┌──

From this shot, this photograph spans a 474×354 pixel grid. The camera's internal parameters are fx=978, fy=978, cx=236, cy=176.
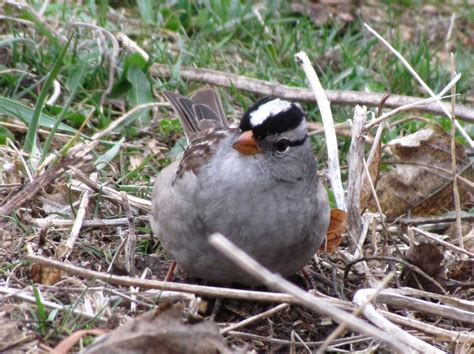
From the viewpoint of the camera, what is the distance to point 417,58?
587 centimetres

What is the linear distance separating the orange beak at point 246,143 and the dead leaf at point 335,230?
31.2 inches

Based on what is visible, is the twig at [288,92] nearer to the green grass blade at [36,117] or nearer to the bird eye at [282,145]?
the green grass blade at [36,117]

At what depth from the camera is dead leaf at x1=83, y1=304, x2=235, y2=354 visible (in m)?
2.94

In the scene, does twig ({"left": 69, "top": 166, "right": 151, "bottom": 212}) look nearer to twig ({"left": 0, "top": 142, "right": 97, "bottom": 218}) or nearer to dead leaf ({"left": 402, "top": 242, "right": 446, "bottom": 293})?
twig ({"left": 0, "top": 142, "right": 97, "bottom": 218})

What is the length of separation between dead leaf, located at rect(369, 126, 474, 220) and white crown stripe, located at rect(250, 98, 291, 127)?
1.31m

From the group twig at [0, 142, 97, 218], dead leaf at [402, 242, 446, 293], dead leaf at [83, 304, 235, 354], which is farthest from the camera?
twig at [0, 142, 97, 218]

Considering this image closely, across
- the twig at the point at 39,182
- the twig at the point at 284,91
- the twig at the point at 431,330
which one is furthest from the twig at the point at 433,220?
the twig at the point at 39,182

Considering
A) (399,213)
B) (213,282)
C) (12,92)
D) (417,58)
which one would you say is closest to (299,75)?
(417,58)

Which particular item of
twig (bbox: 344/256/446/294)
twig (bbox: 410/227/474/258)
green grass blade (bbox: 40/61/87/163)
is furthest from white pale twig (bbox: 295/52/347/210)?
green grass blade (bbox: 40/61/87/163)

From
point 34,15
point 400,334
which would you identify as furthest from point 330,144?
point 34,15

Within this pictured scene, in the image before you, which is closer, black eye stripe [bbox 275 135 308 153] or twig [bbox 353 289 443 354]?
twig [bbox 353 289 443 354]

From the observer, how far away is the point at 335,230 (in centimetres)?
434

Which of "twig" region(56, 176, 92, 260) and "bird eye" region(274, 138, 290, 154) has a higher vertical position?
"bird eye" region(274, 138, 290, 154)

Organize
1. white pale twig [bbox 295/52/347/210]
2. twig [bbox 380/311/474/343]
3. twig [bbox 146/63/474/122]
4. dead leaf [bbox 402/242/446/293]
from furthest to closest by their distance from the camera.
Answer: twig [bbox 146/63/474/122], white pale twig [bbox 295/52/347/210], dead leaf [bbox 402/242/446/293], twig [bbox 380/311/474/343]
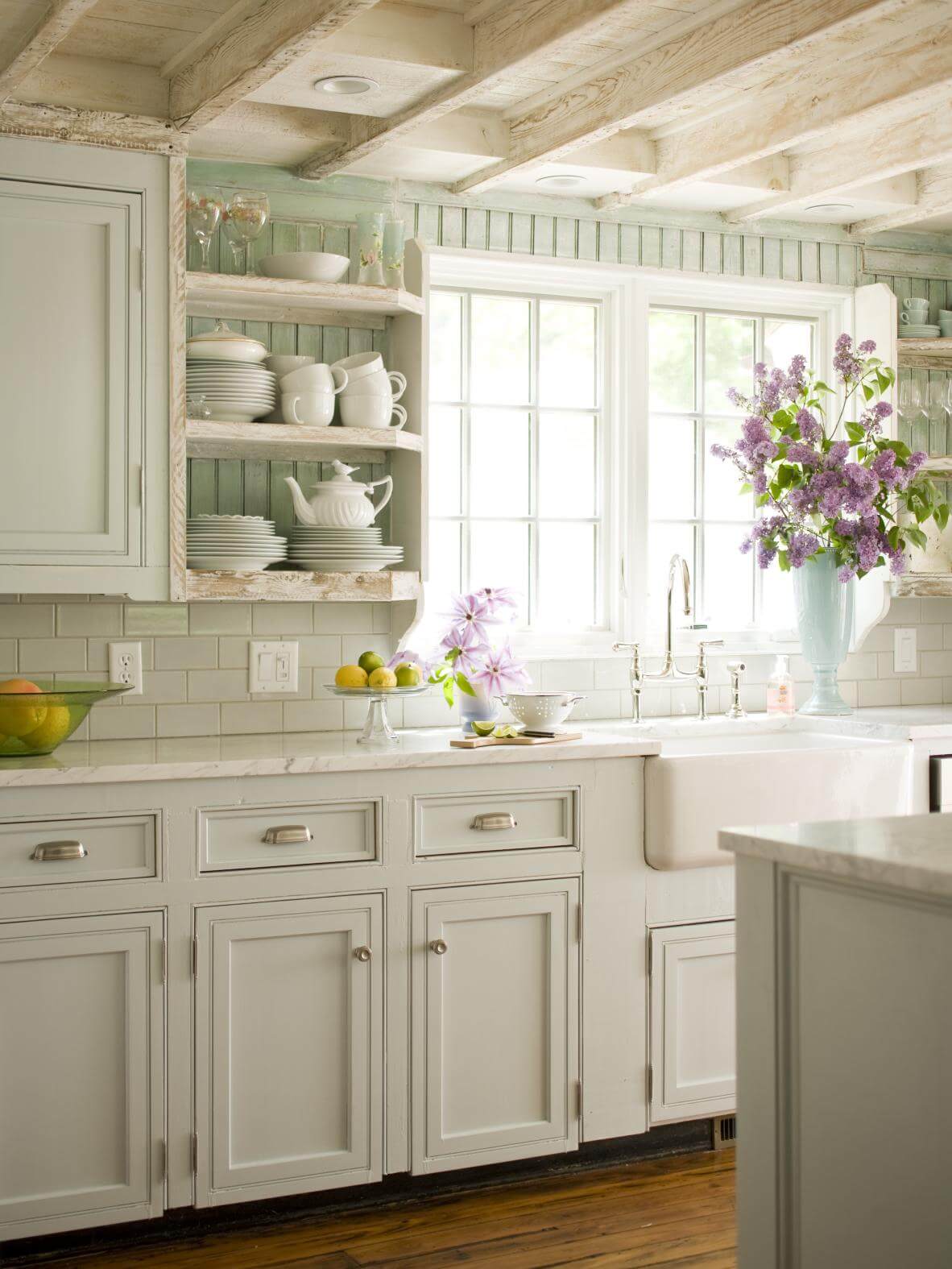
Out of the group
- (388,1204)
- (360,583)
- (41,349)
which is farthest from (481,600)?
(388,1204)

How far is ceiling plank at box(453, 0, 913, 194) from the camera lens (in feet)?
7.98

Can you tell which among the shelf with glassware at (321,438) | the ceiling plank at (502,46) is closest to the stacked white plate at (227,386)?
the shelf with glassware at (321,438)

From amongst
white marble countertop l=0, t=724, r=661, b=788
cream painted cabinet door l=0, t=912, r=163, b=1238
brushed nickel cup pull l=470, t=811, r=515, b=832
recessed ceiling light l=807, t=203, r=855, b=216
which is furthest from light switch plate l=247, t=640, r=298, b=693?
recessed ceiling light l=807, t=203, r=855, b=216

└──

### What you will do
Locate "Which particular item of" in the listing above, then print exactly the lines from that line through the final one, omitting all pictures.

### Exercise solution
Which particular item of
twig (bbox: 344/256/446/294)
twig (bbox: 410/227/474/258)
green grass blade (bbox: 40/61/87/163)
is furthest from white pale twig (bbox: 295/52/347/210)?
green grass blade (bbox: 40/61/87/163)

From
point 34,15
point 400,334
which would you identify as furthest from point 330,144?
point 34,15

Within this pictured scene, in the image before you, which is closer, black eye stripe [bbox 275 135 308 153] or twig [bbox 353 289 443 354]?
twig [bbox 353 289 443 354]

From the observer, how far away is the point at 335,230 (in centimetres)?
434

Which of "twig" region(56, 176, 92, 260) and "bird eye" region(274, 138, 290, 154) has a higher vertical position?
"bird eye" region(274, 138, 290, 154)

Organize
1. white pale twig [bbox 295/52/347/210]
2. twig [bbox 380/311/474/343]
3. twig [bbox 146/63/474/122]
4. dead leaf [bbox 402/242/446/293]
from furthest to closest by their distance from the camera.
Answer: twig [bbox 146/63/474/122], white pale twig [bbox 295/52/347/210], dead leaf [bbox 402/242/446/293], twig [bbox 380/311/474/343]
Out of the group
- (388,1204)
- (360,583)
- (41,349)
which is farthest from (481,600)?
(388,1204)

How far is ceiling plank at box(453, 0, 913, 194) from the camera lens (in feet)?
7.98

Can you tell which among the shelf with glassware at (321,438) | the ceiling plank at (502,46) is closest to the stacked white plate at (227,386)?
the shelf with glassware at (321,438)

From amongst
white marble countertop l=0, t=724, r=661, b=788
cream painted cabinet door l=0, t=912, r=163, b=1238
brushed nickel cup pull l=470, t=811, r=515, b=832
recessed ceiling light l=807, t=203, r=855, b=216
which is furthest from light switch plate l=247, t=640, r=298, b=693?
recessed ceiling light l=807, t=203, r=855, b=216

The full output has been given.